La montée en puissance de la mode antispéciste et la disparition annoncée des insectes, en raison de pratiques jugées intensives, viennent un peu plus accentuer le phénomène de rejet du monde agricole considéré comme polluant. De plus, la volonté de l’Union européenne de transformer, à travers la politique agricole commune, le paysan en paysager écolo, entretenant chemins ruraux et vicinaux, haies, sous-bois, éloigne le paysan de sa vocation première de nourrir son prochain. Enfin, la fracture numérique des territoires ruraux achève de déconsidérer ce milieu où le travail, le don de soi sont autant des vertus cardinales que des valeurs essentielles et sincères.
Ceux qui se considèrent comme « les soutiers de la grande consommation » et sont victimes d’une campagne de dénigrement (« agribashing ») injuste tiennent pourtant leur 56e Salon, à la porte de Versailles à Paris. Sans mettre les petits plats dans les grands, ils expliquent à qui veut bien prendre le temps de discuter tout l’amour et toute la passion qu’ils mettent dans la croissance de leur blé, dans la production de lait ou de viande, dans l’élevage de porcs, de poules, de canards, dans la production de vin, de spiritueux, de saucisson, de foie gras, bref, dans tout ce qui constitue une partie de la culture française. Nos compatriotes le leur rendent bien : ils sont 85 % à avoir une bonne opinion des agriculteurs et à les considérer comme utiles, courageux, passionnés, sympathiques, proches des gens mais aussi pollueurs (selon le sondage Odoxa du 21 février dernier).
En réalité, il n’existe pas une agriculture mais des agricultures pour des marchés et des besoins spécifiques et différents : des agricultures bio, raisonnée, intensive, extensive, pour les riches, pour les pauvres, pour les végans, pour les viandards, etc. Chacun devrait et doit pouvoir y trouver son compte.

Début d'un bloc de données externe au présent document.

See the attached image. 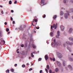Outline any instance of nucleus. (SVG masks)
Returning a JSON list of instances; mask_svg holds the SVG:
<instances>
[{
	"label": "nucleus",
	"mask_w": 73,
	"mask_h": 73,
	"mask_svg": "<svg viewBox=\"0 0 73 73\" xmlns=\"http://www.w3.org/2000/svg\"><path fill=\"white\" fill-rule=\"evenodd\" d=\"M45 71H46V72L47 73H48V70L46 68L45 69Z\"/></svg>",
	"instance_id": "c756f323"
},
{
	"label": "nucleus",
	"mask_w": 73,
	"mask_h": 73,
	"mask_svg": "<svg viewBox=\"0 0 73 73\" xmlns=\"http://www.w3.org/2000/svg\"><path fill=\"white\" fill-rule=\"evenodd\" d=\"M54 40V42H53L51 43V45L52 47H54L55 45H56V39L55 38H52V40Z\"/></svg>",
	"instance_id": "f03ea898"
},
{
	"label": "nucleus",
	"mask_w": 73,
	"mask_h": 73,
	"mask_svg": "<svg viewBox=\"0 0 73 73\" xmlns=\"http://www.w3.org/2000/svg\"><path fill=\"white\" fill-rule=\"evenodd\" d=\"M55 71L56 72H59V69L58 68H56L55 69Z\"/></svg>",
	"instance_id": "2eb2a0df"
},
{
	"label": "nucleus",
	"mask_w": 73,
	"mask_h": 73,
	"mask_svg": "<svg viewBox=\"0 0 73 73\" xmlns=\"http://www.w3.org/2000/svg\"><path fill=\"white\" fill-rule=\"evenodd\" d=\"M49 72L50 73H52V70H50Z\"/></svg>",
	"instance_id": "2f4dec72"
},
{
	"label": "nucleus",
	"mask_w": 73,
	"mask_h": 73,
	"mask_svg": "<svg viewBox=\"0 0 73 73\" xmlns=\"http://www.w3.org/2000/svg\"><path fill=\"white\" fill-rule=\"evenodd\" d=\"M9 4H12V1H10L9 2Z\"/></svg>",
	"instance_id": "bb28decb"
},
{
	"label": "nucleus",
	"mask_w": 73,
	"mask_h": 73,
	"mask_svg": "<svg viewBox=\"0 0 73 73\" xmlns=\"http://www.w3.org/2000/svg\"><path fill=\"white\" fill-rule=\"evenodd\" d=\"M57 54H58V57L59 58H62V54H61L60 53L58 52L57 53Z\"/></svg>",
	"instance_id": "0eeeda50"
},
{
	"label": "nucleus",
	"mask_w": 73,
	"mask_h": 73,
	"mask_svg": "<svg viewBox=\"0 0 73 73\" xmlns=\"http://www.w3.org/2000/svg\"><path fill=\"white\" fill-rule=\"evenodd\" d=\"M29 59H30V58H31V57H30L29 58Z\"/></svg>",
	"instance_id": "0e129e2a"
},
{
	"label": "nucleus",
	"mask_w": 73,
	"mask_h": 73,
	"mask_svg": "<svg viewBox=\"0 0 73 73\" xmlns=\"http://www.w3.org/2000/svg\"><path fill=\"white\" fill-rule=\"evenodd\" d=\"M11 21H13V18L12 17H11Z\"/></svg>",
	"instance_id": "37998d69"
},
{
	"label": "nucleus",
	"mask_w": 73,
	"mask_h": 73,
	"mask_svg": "<svg viewBox=\"0 0 73 73\" xmlns=\"http://www.w3.org/2000/svg\"><path fill=\"white\" fill-rule=\"evenodd\" d=\"M70 2H71V3H73V0H71L70 1Z\"/></svg>",
	"instance_id": "f704fd0d"
},
{
	"label": "nucleus",
	"mask_w": 73,
	"mask_h": 73,
	"mask_svg": "<svg viewBox=\"0 0 73 73\" xmlns=\"http://www.w3.org/2000/svg\"><path fill=\"white\" fill-rule=\"evenodd\" d=\"M16 3H17V1H15L14 2V4H16Z\"/></svg>",
	"instance_id": "c03bdc74"
},
{
	"label": "nucleus",
	"mask_w": 73,
	"mask_h": 73,
	"mask_svg": "<svg viewBox=\"0 0 73 73\" xmlns=\"http://www.w3.org/2000/svg\"><path fill=\"white\" fill-rule=\"evenodd\" d=\"M39 51H38V53H39Z\"/></svg>",
	"instance_id": "774afa93"
},
{
	"label": "nucleus",
	"mask_w": 73,
	"mask_h": 73,
	"mask_svg": "<svg viewBox=\"0 0 73 73\" xmlns=\"http://www.w3.org/2000/svg\"><path fill=\"white\" fill-rule=\"evenodd\" d=\"M56 18H57V15H55L53 16V19H56Z\"/></svg>",
	"instance_id": "5701e85b"
},
{
	"label": "nucleus",
	"mask_w": 73,
	"mask_h": 73,
	"mask_svg": "<svg viewBox=\"0 0 73 73\" xmlns=\"http://www.w3.org/2000/svg\"><path fill=\"white\" fill-rule=\"evenodd\" d=\"M5 25H7V22L5 23Z\"/></svg>",
	"instance_id": "49530a36"
},
{
	"label": "nucleus",
	"mask_w": 73,
	"mask_h": 73,
	"mask_svg": "<svg viewBox=\"0 0 73 73\" xmlns=\"http://www.w3.org/2000/svg\"><path fill=\"white\" fill-rule=\"evenodd\" d=\"M44 16H43V18H45V17H46V15H44Z\"/></svg>",
	"instance_id": "72a5a7b5"
},
{
	"label": "nucleus",
	"mask_w": 73,
	"mask_h": 73,
	"mask_svg": "<svg viewBox=\"0 0 73 73\" xmlns=\"http://www.w3.org/2000/svg\"><path fill=\"white\" fill-rule=\"evenodd\" d=\"M68 59H69V60H70V61H72L73 60V58H68Z\"/></svg>",
	"instance_id": "6ab92c4d"
},
{
	"label": "nucleus",
	"mask_w": 73,
	"mask_h": 73,
	"mask_svg": "<svg viewBox=\"0 0 73 73\" xmlns=\"http://www.w3.org/2000/svg\"><path fill=\"white\" fill-rule=\"evenodd\" d=\"M60 30L61 31H64V26L63 25H61L60 27Z\"/></svg>",
	"instance_id": "6e6552de"
},
{
	"label": "nucleus",
	"mask_w": 73,
	"mask_h": 73,
	"mask_svg": "<svg viewBox=\"0 0 73 73\" xmlns=\"http://www.w3.org/2000/svg\"><path fill=\"white\" fill-rule=\"evenodd\" d=\"M42 70H40V73H42Z\"/></svg>",
	"instance_id": "4c0bfd02"
},
{
	"label": "nucleus",
	"mask_w": 73,
	"mask_h": 73,
	"mask_svg": "<svg viewBox=\"0 0 73 73\" xmlns=\"http://www.w3.org/2000/svg\"><path fill=\"white\" fill-rule=\"evenodd\" d=\"M44 0H41V4L40 5H41V6H42V5H45L43 4V5H42V4H44Z\"/></svg>",
	"instance_id": "ddd939ff"
},
{
	"label": "nucleus",
	"mask_w": 73,
	"mask_h": 73,
	"mask_svg": "<svg viewBox=\"0 0 73 73\" xmlns=\"http://www.w3.org/2000/svg\"><path fill=\"white\" fill-rule=\"evenodd\" d=\"M61 19H63V17H62L61 18Z\"/></svg>",
	"instance_id": "69168bd1"
},
{
	"label": "nucleus",
	"mask_w": 73,
	"mask_h": 73,
	"mask_svg": "<svg viewBox=\"0 0 73 73\" xmlns=\"http://www.w3.org/2000/svg\"><path fill=\"white\" fill-rule=\"evenodd\" d=\"M35 22H37V19H35Z\"/></svg>",
	"instance_id": "3c124183"
},
{
	"label": "nucleus",
	"mask_w": 73,
	"mask_h": 73,
	"mask_svg": "<svg viewBox=\"0 0 73 73\" xmlns=\"http://www.w3.org/2000/svg\"><path fill=\"white\" fill-rule=\"evenodd\" d=\"M67 44H69L70 45H73V43L72 42H70L68 41H67L66 42V43H64L63 44V46H64V47H65L66 46V45Z\"/></svg>",
	"instance_id": "7ed1b4c3"
},
{
	"label": "nucleus",
	"mask_w": 73,
	"mask_h": 73,
	"mask_svg": "<svg viewBox=\"0 0 73 73\" xmlns=\"http://www.w3.org/2000/svg\"><path fill=\"white\" fill-rule=\"evenodd\" d=\"M6 73H9V70H7L6 71Z\"/></svg>",
	"instance_id": "c85d7f7f"
},
{
	"label": "nucleus",
	"mask_w": 73,
	"mask_h": 73,
	"mask_svg": "<svg viewBox=\"0 0 73 73\" xmlns=\"http://www.w3.org/2000/svg\"><path fill=\"white\" fill-rule=\"evenodd\" d=\"M57 27V23H56L55 25V24L54 23L53 25V28H54V29H56Z\"/></svg>",
	"instance_id": "1a4fd4ad"
},
{
	"label": "nucleus",
	"mask_w": 73,
	"mask_h": 73,
	"mask_svg": "<svg viewBox=\"0 0 73 73\" xmlns=\"http://www.w3.org/2000/svg\"><path fill=\"white\" fill-rule=\"evenodd\" d=\"M72 31H73V29L72 28H70L69 29L68 33H69V34H70V33H72Z\"/></svg>",
	"instance_id": "423d86ee"
},
{
	"label": "nucleus",
	"mask_w": 73,
	"mask_h": 73,
	"mask_svg": "<svg viewBox=\"0 0 73 73\" xmlns=\"http://www.w3.org/2000/svg\"><path fill=\"white\" fill-rule=\"evenodd\" d=\"M17 53H19V51H17Z\"/></svg>",
	"instance_id": "bf43d9fd"
},
{
	"label": "nucleus",
	"mask_w": 73,
	"mask_h": 73,
	"mask_svg": "<svg viewBox=\"0 0 73 73\" xmlns=\"http://www.w3.org/2000/svg\"><path fill=\"white\" fill-rule=\"evenodd\" d=\"M48 41H47V42H46V43H47L48 44H49V42H48Z\"/></svg>",
	"instance_id": "13d9d810"
},
{
	"label": "nucleus",
	"mask_w": 73,
	"mask_h": 73,
	"mask_svg": "<svg viewBox=\"0 0 73 73\" xmlns=\"http://www.w3.org/2000/svg\"><path fill=\"white\" fill-rule=\"evenodd\" d=\"M0 7H1V8L3 7V6L0 5Z\"/></svg>",
	"instance_id": "6e6d98bb"
},
{
	"label": "nucleus",
	"mask_w": 73,
	"mask_h": 73,
	"mask_svg": "<svg viewBox=\"0 0 73 73\" xmlns=\"http://www.w3.org/2000/svg\"><path fill=\"white\" fill-rule=\"evenodd\" d=\"M1 13H3V11H2L1 12Z\"/></svg>",
	"instance_id": "680f3d73"
},
{
	"label": "nucleus",
	"mask_w": 73,
	"mask_h": 73,
	"mask_svg": "<svg viewBox=\"0 0 73 73\" xmlns=\"http://www.w3.org/2000/svg\"><path fill=\"white\" fill-rule=\"evenodd\" d=\"M52 73H55V72H52Z\"/></svg>",
	"instance_id": "e2e57ef3"
},
{
	"label": "nucleus",
	"mask_w": 73,
	"mask_h": 73,
	"mask_svg": "<svg viewBox=\"0 0 73 73\" xmlns=\"http://www.w3.org/2000/svg\"><path fill=\"white\" fill-rule=\"evenodd\" d=\"M56 63L57 64L58 66H61V63H60V62H59L57 61Z\"/></svg>",
	"instance_id": "9d476101"
},
{
	"label": "nucleus",
	"mask_w": 73,
	"mask_h": 73,
	"mask_svg": "<svg viewBox=\"0 0 73 73\" xmlns=\"http://www.w3.org/2000/svg\"><path fill=\"white\" fill-rule=\"evenodd\" d=\"M68 67L69 68V69H70V70H73V68H72V66L70 65H68Z\"/></svg>",
	"instance_id": "f8f14e48"
},
{
	"label": "nucleus",
	"mask_w": 73,
	"mask_h": 73,
	"mask_svg": "<svg viewBox=\"0 0 73 73\" xmlns=\"http://www.w3.org/2000/svg\"><path fill=\"white\" fill-rule=\"evenodd\" d=\"M69 40H70V41H73V38L72 37H70L69 38Z\"/></svg>",
	"instance_id": "f3484780"
},
{
	"label": "nucleus",
	"mask_w": 73,
	"mask_h": 73,
	"mask_svg": "<svg viewBox=\"0 0 73 73\" xmlns=\"http://www.w3.org/2000/svg\"><path fill=\"white\" fill-rule=\"evenodd\" d=\"M6 13V14H8V12H6V13Z\"/></svg>",
	"instance_id": "4d7b16f0"
},
{
	"label": "nucleus",
	"mask_w": 73,
	"mask_h": 73,
	"mask_svg": "<svg viewBox=\"0 0 73 73\" xmlns=\"http://www.w3.org/2000/svg\"><path fill=\"white\" fill-rule=\"evenodd\" d=\"M33 48H36V46L33 44Z\"/></svg>",
	"instance_id": "a878e982"
},
{
	"label": "nucleus",
	"mask_w": 73,
	"mask_h": 73,
	"mask_svg": "<svg viewBox=\"0 0 73 73\" xmlns=\"http://www.w3.org/2000/svg\"><path fill=\"white\" fill-rule=\"evenodd\" d=\"M46 68H47V69H48V70H49L50 69V67H49V65H47Z\"/></svg>",
	"instance_id": "a211bd4d"
},
{
	"label": "nucleus",
	"mask_w": 73,
	"mask_h": 73,
	"mask_svg": "<svg viewBox=\"0 0 73 73\" xmlns=\"http://www.w3.org/2000/svg\"><path fill=\"white\" fill-rule=\"evenodd\" d=\"M31 54V56L32 57H34V55H33V53H32Z\"/></svg>",
	"instance_id": "cd10ccee"
},
{
	"label": "nucleus",
	"mask_w": 73,
	"mask_h": 73,
	"mask_svg": "<svg viewBox=\"0 0 73 73\" xmlns=\"http://www.w3.org/2000/svg\"><path fill=\"white\" fill-rule=\"evenodd\" d=\"M65 69H66V70H68V68H67V67H66L65 68Z\"/></svg>",
	"instance_id": "a19ab883"
},
{
	"label": "nucleus",
	"mask_w": 73,
	"mask_h": 73,
	"mask_svg": "<svg viewBox=\"0 0 73 73\" xmlns=\"http://www.w3.org/2000/svg\"><path fill=\"white\" fill-rule=\"evenodd\" d=\"M64 3H66V0H64Z\"/></svg>",
	"instance_id": "ea45409f"
},
{
	"label": "nucleus",
	"mask_w": 73,
	"mask_h": 73,
	"mask_svg": "<svg viewBox=\"0 0 73 73\" xmlns=\"http://www.w3.org/2000/svg\"><path fill=\"white\" fill-rule=\"evenodd\" d=\"M40 28V27H36V29H38Z\"/></svg>",
	"instance_id": "8fccbe9b"
},
{
	"label": "nucleus",
	"mask_w": 73,
	"mask_h": 73,
	"mask_svg": "<svg viewBox=\"0 0 73 73\" xmlns=\"http://www.w3.org/2000/svg\"><path fill=\"white\" fill-rule=\"evenodd\" d=\"M15 24V21H13V24Z\"/></svg>",
	"instance_id": "de8ad7c7"
},
{
	"label": "nucleus",
	"mask_w": 73,
	"mask_h": 73,
	"mask_svg": "<svg viewBox=\"0 0 73 73\" xmlns=\"http://www.w3.org/2000/svg\"><path fill=\"white\" fill-rule=\"evenodd\" d=\"M61 72H63V69H61Z\"/></svg>",
	"instance_id": "5fc2aeb1"
},
{
	"label": "nucleus",
	"mask_w": 73,
	"mask_h": 73,
	"mask_svg": "<svg viewBox=\"0 0 73 73\" xmlns=\"http://www.w3.org/2000/svg\"><path fill=\"white\" fill-rule=\"evenodd\" d=\"M71 55H72V56H73V54H71Z\"/></svg>",
	"instance_id": "338daca9"
},
{
	"label": "nucleus",
	"mask_w": 73,
	"mask_h": 73,
	"mask_svg": "<svg viewBox=\"0 0 73 73\" xmlns=\"http://www.w3.org/2000/svg\"><path fill=\"white\" fill-rule=\"evenodd\" d=\"M62 9H64V10H65V9L63 7H62L61 8Z\"/></svg>",
	"instance_id": "79ce46f5"
},
{
	"label": "nucleus",
	"mask_w": 73,
	"mask_h": 73,
	"mask_svg": "<svg viewBox=\"0 0 73 73\" xmlns=\"http://www.w3.org/2000/svg\"><path fill=\"white\" fill-rule=\"evenodd\" d=\"M33 53H35V54H36V53H35V52H33Z\"/></svg>",
	"instance_id": "052dcab7"
},
{
	"label": "nucleus",
	"mask_w": 73,
	"mask_h": 73,
	"mask_svg": "<svg viewBox=\"0 0 73 73\" xmlns=\"http://www.w3.org/2000/svg\"><path fill=\"white\" fill-rule=\"evenodd\" d=\"M25 45L26 46H27V43H25Z\"/></svg>",
	"instance_id": "a18cd8bd"
},
{
	"label": "nucleus",
	"mask_w": 73,
	"mask_h": 73,
	"mask_svg": "<svg viewBox=\"0 0 73 73\" xmlns=\"http://www.w3.org/2000/svg\"><path fill=\"white\" fill-rule=\"evenodd\" d=\"M45 58L46 60H46H48V56H47V55H46L45 56Z\"/></svg>",
	"instance_id": "dca6fc26"
},
{
	"label": "nucleus",
	"mask_w": 73,
	"mask_h": 73,
	"mask_svg": "<svg viewBox=\"0 0 73 73\" xmlns=\"http://www.w3.org/2000/svg\"><path fill=\"white\" fill-rule=\"evenodd\" d=\"M67 49L70 52H72V49H71L69 47H67Z\"/></svg>",
	"instance_id": "9b49d317"
},
{
	"label": "nucleus",
	"mask_w": 73,
	"mask_h": 73,
	"mask_svg": "<svg viewBox=\"0 0 73 73\" xmlns=\"http://www.w3.org/2000/svg\"><path fill=\"white\" fill-rule=\"evenodd\" d=\"M22 66V68H25V64H23Z\"/></svg>",
	"instance_id": "393cba45"
},
{
	"label": "nucleus",
	"mask_w": 73,
	"mask_h": 73,
	"mask_svg": "<svg viewBox=\"0 0 73 73\" xmlns=\"http://www.w3.org/2000/svg\"><path fill=\"white\" fill-rule=\"evenodd\" d=\"M41 60H42V58H40L38 59V61H41Z\"/></svg>",
	"instance_id": "7c9ffc66"
},
{
	"label": "nucleus",
	"mask_w": 73,
	"mask_h": 73,
	"mask_svg": "<svg viewBox=\"0 0 73 73\" xmlns=\"http://www.w3.org/2000/svg\"><path fill=\"white\" fill-rule=\"evenodd\" d=\"M10 71L11 72H14V70H13V69L12 68L10 70Z\"/></svg>",
	"instance_id": "b1692460"
},
{
	"label": "nucleus",
	"mask_w": 73,
	"mask_h": 73,
	"mask_svg": "<svg viewBox=\"0 0 73 73\" xmlns=\"http://www.w3.org/2000/svg\"><path fill=\"white\" fill-rule=\"evenodd\" d=\"M50 60H51V61H55V58H50Z\"/></svg>",
	"instance_id": "4be33fe9"
},
{
	"label": "nucleus",
	"mask_w": 73,
	"mask_h": 73,
	"mask_svg": "<svg viewBox=\"0 0 73 73\" xmlns=\"http://www.w3.org/2000/svg\"><path fill=\"white\" fill-rule=\"evenodd\" d=\"M3 42H4V44H5V41H3Z\"/></svg>",
	"instance_id": "864d4df0"
},
{
	"label": "nucleus",
	"mask_w": 73,
	"mask_h": 73,
	"mask_svg": "<svg viewBox=\"0 0 73 73\" xmlns=\"http://www.w3.org/2000/svg\"><path fill=\"white\" fill-rule=\"evenodd\" d=\"M17 64H15L14 65V66H15V67H16V66H17Z\"/></svg>",
	"instance_id": "e433bc0d"
},
{
	"label": "nucleus",
	"mask_w": 73,
	"mask_h": 73,
	"mask_svg": "<svg viewBox=\"0 0 73 73\" xmlns=\"http://www.w3.org/2000/svg\"><path fill=\"white\" fill-rule=\"evenodd\" d=\"M11 12H12V13H13V10H12L11 11Z\"/></svg>",
	"instance_id": "603ef678"
},
{
	"label": "nucleus",
	"mask_w": 73,
	"mask_h": 73,
	"mask_svg": "<svg viewBox=\"0 0 73 73\" xmlns=\"http://www.w3.org/2000/svg\"><path fill=\"white\" fill-rule=\"evenodd\" d=\"M70 11H66V13H65L64 15V17L66 19H67L68 18V16H69V12H73V9H72Z\"/></svg>",
	"instance_id": "f257e3e1"
},
{
	"label": "nucleus",
	"mask_w": 73,
	"mask_h": 73,
	"mask_svg": "<svg viewBox=\"0 0 73 73\" xmlns=\"http://www.w3.org/2000/svg\"><path fill=\"white\" fill-rule=\"evenodd\" d=\"M31 70H32V68H31L29 69V71H31Z\"/></svg>",
	"instance_id": "c9c22d12"
},
{
	"label": "nucleus",
	"mask_w": 73,
	"mask_h": 73,
	"mask_svg": "<svg viewBox=\"0 0 73 73\" xmlns=\"http://www.w3.org/2000/svg\"><path fill=\"white\" fill-rule=\"evenodd\" d=\"M60 36V31H58L57 32V35L56 36V37L58 38Z\"/></svg>",
	"instance_id": "39448f33"
},
{
	"label": "nucleus",
	"mask_w": 73,
	"mask_h": 73,
	"mask_svg": "<svg viewBox=\"0 0 73 73\" xmlns=\"http://www.w3.org/2000/svg\"><path fill=\"white\" fill-rule=\"evenodd\" d=\"M9 29L8 28H7L6 29V31H9Z\"/></svg>",
	"instance_id": "473e14b6"
},
{
	"label": "nucleus",
	"mask_w": 73,
	"mask_h": 73,
	"mask_svg": "<svg viewBox=\"0 0 73 73\" xmlns=\"http://www.w3.org/2000/svg\"><path fill=\"white\" fill-rule=\"evenodd\" d=\"M64 15V12L62 11H61L60 13V16H62Z\"/></svg>",
	"instance_id": "412c9836"
},
{
	"label": "nucleus",
	"mask_w": 73,
	"mask_h": 73,
	"mask_svg": "<svg viewBox=\"0 0 73 73\" xmlns=\"http://www.w3.org/2000/svg\"><path fill=\"white\" fill-rule=\"evenodd\" d=\"M66 63V62L64 60L63 61V66H65V65H66V64H65Z\"/></svg>",
	"instance_id": "4468645a"
},
{
	"label": "nucleus",
	"mask_w": 73,
	"mask_h": 73,
	"mask_svg": "<svg viewBox=\"0 0 73 73\" xmlns=\"http://www.w3.org/2000/svg\"><path fill=\"white\" fill-rule=\"evenodd\" d=\"M56 44L57 45L59 46V45H61V42H57L56 43Z\"/></svg>",
	"instance_id": "aec40b11"
},
{
	"label": "nucleus",
	"mask_w": 73,
	"mask_h": 73,
	"mask_svg": "<svg viewBox=\"0 0 73 73\" xmlns=\"http://www.w3.org/2000/svg\"><path fill=\"white\" fill-rule=\"evenodd\" d=\"M53 26L51 25V31L52 32H51L50 33V36H53V30L52 29L53 28Z\"/></svg>",
	"instance_id": "20e7f679"
},
{
	"label": "nucleus",
	"mask_w": 73,
	"mask_h": 73,
	"mask_svg": "<svg viewBox=\"0 0 73 73\" xmlns=\"http://www.w3.org/2000/svg\"><path fill=\"white\" fill-rule=\"evenodd\" d=\"M20 29V30H21V31H23V29H22L21 27Z\"/></svg>",
	"instance_id": "58836bf2"
},
{
	"label": "nucleus",
	"mask_w": 73,
	"mask_h": 73,
	"mask_svg": "<svg viewBox=\"0 0 73 73\" xmlns=\"http://www.w3.org/2000/svg\"><path fill=\"white\" fill-rule=\"evenodd\" d=\"M21 47H24V45L23 44H22L21 45Z\"/></svg>",
	"instance_id": "09e8293b"
}]
</instances>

À condition, aussi, que les entreprises d’aval qui transforment les produits bruts en plats cuisinés, par exemple, jouent le jeu.
Nos paysans français, dont Montesquieu disait qu’il les aimait parce qu’ils « ne sont pas assez savants pour raisonner de travers », ont compris leur intérêt en adaptant leurs modes de production, en investissant dans des pratiques moins intrusives. Tous ces efforts commencent à payer en termes d’image, mais pas encore en espèces sonnantes et trébuchantes. Ce ne sont pas les suites des États généraux de l’alimentation qui vont remplir le portefeuille des agriculteurs. Les agriculteurs français qui sont bons, mais pas cons et surtout pas dupes, ne souhaitent pas devenir les dindons de cette farce politico-économique.